(関連目次)→本日のニュース・おすすめブログ..。*♡ 目次
(投稿:by 僻地の産科医)
薬害の再発を防止できるか
新井裕充
キャリアブレイン
<上>http://www.cabrain.net/news/article/newsId/16881.html
<下>http://www.cabrain.net/news/article/newsId/16896.html
医薬品などの販売を承認するための審査や、市販後の安全対策などの業務を担当する職員の大幅な増員に向けた検討が、厚生労働省の審議会で進められている。表向きは、「薬害肝炎事件の検証」と「再発防止のための医薬品行政のあり方検討」を掲げているが、社会保険庁の解体に伴って削減される職員の“受け皿”となる新たな行政組織(医薬品庁など)を創設したい官僚の思惑が見え隠れする。薬害肝炎事件などの問題を引き起こした厚労省の抜本的な改革に乗り出す舛添要一厚生労働相と、これに激しく抵抗する官僚との争いが「医薬食品局」を舞台に繰り広げられる中、そのはざまで薬害被害者の団体が揺れている。
【関連記事】
抜本的な医薬品行政の改革に決意―舛添厚労相
医薬の行政改革、組織の在り方に議論錯綜
抜本的な医薬品行政の改革に決意―舛添厚労相
新薬開発か、薬害根絶か(1)
厚労省は6月30日、「薬害肝炎事件の検証及び再発防止のための医薬品行政のあり方検討委員会」(座長=寺野彰・独協医科大学長)の第3回会合で、「中間とりまとめ案」を提示し、医薬品の承認審査や安全対策などの業務を一括して行う新たな組織として、「A案」と「B案」の2案を示した。
A案は、承認審査や安全対策などの業務を「厚労省医薬食品局など」が一括して行い、審議会が厚労相に答申する。これに対し「B案」は、独立行政法人・医薬品医療機器総合機構(PMDA、近藤達也理事長)が一括して行い、同機構が厚労相に答申する。A案とB案いずれの場合も、「最終的には大臣が全責任を負う」としている。
現在、医薬品の承認審査は「PMDA」と厚労省の「薬事・食品衛生審議会」で重複して行われており、“実質的な審査”は「PMDA」が担当している。「PMDA」から上がってきた報告書などに基づき、有名大学の教授らで構成する同審議会が“形式的な審査”を行い、最終的に厚労相が承認している。この「二重審査」の仕組みを一本化して効率化を図る点ではA案とB案に違いはなく、「国に吸収する」か「PMDAに一括する」かが違う。この日は、新しい組織の在り方について、A案とB案それぞれのメリットやデメリットを中心に議論したが、意見を集約するには至らなかった。

:: 設問 ::
- 1) 薬害再発防止の記事によると、B案で承認審査や安全対策などの業務を一括して行うのはどこか。
- 2) 薬害再発防止の記事の「薬害の再発を防止できるか」から「新薬開発か、薬害根絶か(1)」までを、両端を含めてそのまま返せ。
記録はどれも使わなくてよい。

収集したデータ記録
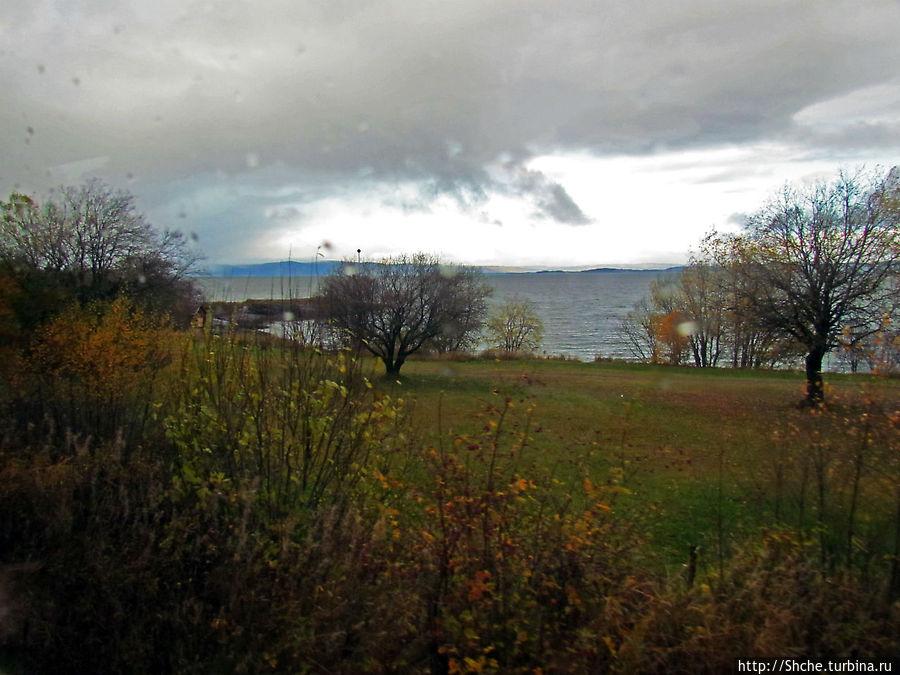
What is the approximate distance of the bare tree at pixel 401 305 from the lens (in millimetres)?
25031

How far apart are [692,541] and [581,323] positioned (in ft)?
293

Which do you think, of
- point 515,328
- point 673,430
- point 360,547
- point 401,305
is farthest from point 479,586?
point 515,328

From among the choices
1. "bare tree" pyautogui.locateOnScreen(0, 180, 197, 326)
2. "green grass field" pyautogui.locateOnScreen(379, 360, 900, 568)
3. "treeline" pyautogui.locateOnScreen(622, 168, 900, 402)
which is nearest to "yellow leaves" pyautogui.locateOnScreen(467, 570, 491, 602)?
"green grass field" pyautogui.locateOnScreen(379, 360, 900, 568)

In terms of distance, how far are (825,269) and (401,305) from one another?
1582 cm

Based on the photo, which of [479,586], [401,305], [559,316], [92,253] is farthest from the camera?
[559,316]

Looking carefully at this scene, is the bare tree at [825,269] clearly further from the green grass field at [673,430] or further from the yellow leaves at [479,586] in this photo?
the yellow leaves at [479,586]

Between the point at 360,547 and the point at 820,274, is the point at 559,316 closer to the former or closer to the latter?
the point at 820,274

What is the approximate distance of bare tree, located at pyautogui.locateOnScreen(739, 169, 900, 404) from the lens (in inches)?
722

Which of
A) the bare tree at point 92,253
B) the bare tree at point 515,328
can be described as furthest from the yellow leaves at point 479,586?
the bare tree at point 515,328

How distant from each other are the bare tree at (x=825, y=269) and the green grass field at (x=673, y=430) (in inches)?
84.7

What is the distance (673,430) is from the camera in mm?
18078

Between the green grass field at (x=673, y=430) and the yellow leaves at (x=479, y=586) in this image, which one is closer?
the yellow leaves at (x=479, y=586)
...
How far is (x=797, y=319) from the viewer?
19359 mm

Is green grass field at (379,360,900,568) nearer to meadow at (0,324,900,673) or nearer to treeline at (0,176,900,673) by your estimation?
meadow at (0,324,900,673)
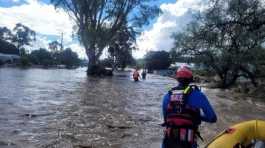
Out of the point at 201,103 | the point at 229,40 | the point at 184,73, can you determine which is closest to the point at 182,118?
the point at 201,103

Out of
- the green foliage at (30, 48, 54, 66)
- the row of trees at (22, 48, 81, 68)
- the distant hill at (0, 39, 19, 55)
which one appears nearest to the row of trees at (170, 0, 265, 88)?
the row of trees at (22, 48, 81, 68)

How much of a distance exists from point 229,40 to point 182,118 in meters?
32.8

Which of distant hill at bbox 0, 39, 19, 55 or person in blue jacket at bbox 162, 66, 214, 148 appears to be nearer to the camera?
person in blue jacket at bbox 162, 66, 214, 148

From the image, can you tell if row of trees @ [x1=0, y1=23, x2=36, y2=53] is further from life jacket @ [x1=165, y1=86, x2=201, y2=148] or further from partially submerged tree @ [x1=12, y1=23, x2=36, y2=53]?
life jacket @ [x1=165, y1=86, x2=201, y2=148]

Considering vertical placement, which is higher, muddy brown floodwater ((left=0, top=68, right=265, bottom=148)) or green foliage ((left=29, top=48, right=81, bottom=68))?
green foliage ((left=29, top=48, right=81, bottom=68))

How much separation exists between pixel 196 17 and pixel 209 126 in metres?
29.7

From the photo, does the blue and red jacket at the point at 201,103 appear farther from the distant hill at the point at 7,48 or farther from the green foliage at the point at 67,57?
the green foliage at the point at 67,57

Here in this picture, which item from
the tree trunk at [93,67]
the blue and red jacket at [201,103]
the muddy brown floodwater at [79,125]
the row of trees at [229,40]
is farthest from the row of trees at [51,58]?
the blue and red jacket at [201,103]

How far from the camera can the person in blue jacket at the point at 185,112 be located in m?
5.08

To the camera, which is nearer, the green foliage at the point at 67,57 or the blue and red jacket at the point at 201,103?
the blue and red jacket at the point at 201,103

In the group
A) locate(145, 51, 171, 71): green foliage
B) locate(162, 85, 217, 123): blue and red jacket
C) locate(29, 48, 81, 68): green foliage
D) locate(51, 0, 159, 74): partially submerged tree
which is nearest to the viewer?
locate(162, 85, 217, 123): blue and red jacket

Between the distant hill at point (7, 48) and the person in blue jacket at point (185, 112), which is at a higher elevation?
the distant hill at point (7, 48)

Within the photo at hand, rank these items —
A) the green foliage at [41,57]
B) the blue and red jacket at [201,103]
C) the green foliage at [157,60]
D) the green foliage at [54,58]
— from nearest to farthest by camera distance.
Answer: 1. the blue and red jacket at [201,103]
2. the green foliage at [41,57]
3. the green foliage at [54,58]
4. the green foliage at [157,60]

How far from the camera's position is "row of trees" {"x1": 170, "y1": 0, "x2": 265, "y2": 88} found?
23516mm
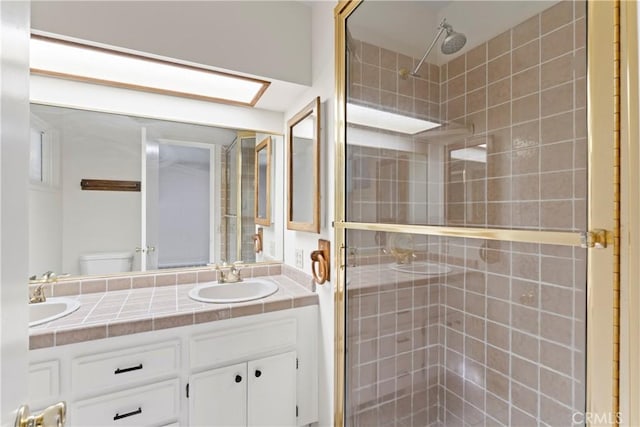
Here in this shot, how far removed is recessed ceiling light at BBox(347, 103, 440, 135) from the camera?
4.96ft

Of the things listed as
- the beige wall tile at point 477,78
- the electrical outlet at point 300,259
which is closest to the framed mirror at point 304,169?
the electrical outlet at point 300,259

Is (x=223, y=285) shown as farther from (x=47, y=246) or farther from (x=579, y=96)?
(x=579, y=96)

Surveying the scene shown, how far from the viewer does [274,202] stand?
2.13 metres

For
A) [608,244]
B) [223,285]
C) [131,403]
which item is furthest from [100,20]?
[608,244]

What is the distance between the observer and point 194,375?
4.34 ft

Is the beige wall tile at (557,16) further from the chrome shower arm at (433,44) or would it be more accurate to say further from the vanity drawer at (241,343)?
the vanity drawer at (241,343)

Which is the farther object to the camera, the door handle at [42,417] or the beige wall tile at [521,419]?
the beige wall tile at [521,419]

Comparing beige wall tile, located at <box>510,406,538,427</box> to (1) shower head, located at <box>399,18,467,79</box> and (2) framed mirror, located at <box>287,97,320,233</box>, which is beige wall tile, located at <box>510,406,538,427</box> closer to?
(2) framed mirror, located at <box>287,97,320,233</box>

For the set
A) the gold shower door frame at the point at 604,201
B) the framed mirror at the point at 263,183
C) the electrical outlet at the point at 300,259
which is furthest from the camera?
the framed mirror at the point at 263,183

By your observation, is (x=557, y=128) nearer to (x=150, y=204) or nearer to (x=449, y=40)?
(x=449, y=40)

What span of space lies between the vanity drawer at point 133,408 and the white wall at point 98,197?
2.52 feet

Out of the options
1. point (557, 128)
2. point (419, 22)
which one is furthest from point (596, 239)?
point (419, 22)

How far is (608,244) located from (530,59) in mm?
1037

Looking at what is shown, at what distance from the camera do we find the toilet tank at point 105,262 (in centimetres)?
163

:: 解答 ::
- 1) 独立行政法人・医薬品医療機器総合機構(PMDA)

- 2)
薬害の再発を防止できるか
新井裕充
キャリアブレイン
<上>http://www.cabrain.net/news/article/newsId/16881.html
<下>http://www.cabrain.net/news/article/newsId/16896.html
医薬品などの販売を承認するための審査や、市販後の安全対策などの業務を担当する職員の大幅な増員に向けた検討が、厚生労働省の審議会で進められている。表向きは、「薬害肝炎事件の検証」と「再発防止のための医薬品行政のあり方検討」を掲げているが、社会保険庁の解体に伴って削減される職員の“受け皿”となる新たな行政組織(医薬品庁など)を創設したい官僚の思惑が見え隠れする。薬害肝炎事件などの問題を引き起こした厚労省の抜本的な改革に乗り出す舛添要一厚生労働相と、これに激しく抵抗する官僚との争いが「医薬食品局」を舞台に繰り広げられる中、そのはざまで薬害被害者の団体が揺れている。
【関連記事】
抜本的な医薬品行政の改革に決意―舛添厚労相
医薬の行政改革、組織の在り方に議論錯綜
抜本的な医薬品行政の改革に決意―舛添厚労相
新薬開発か、薬害根絶か(1)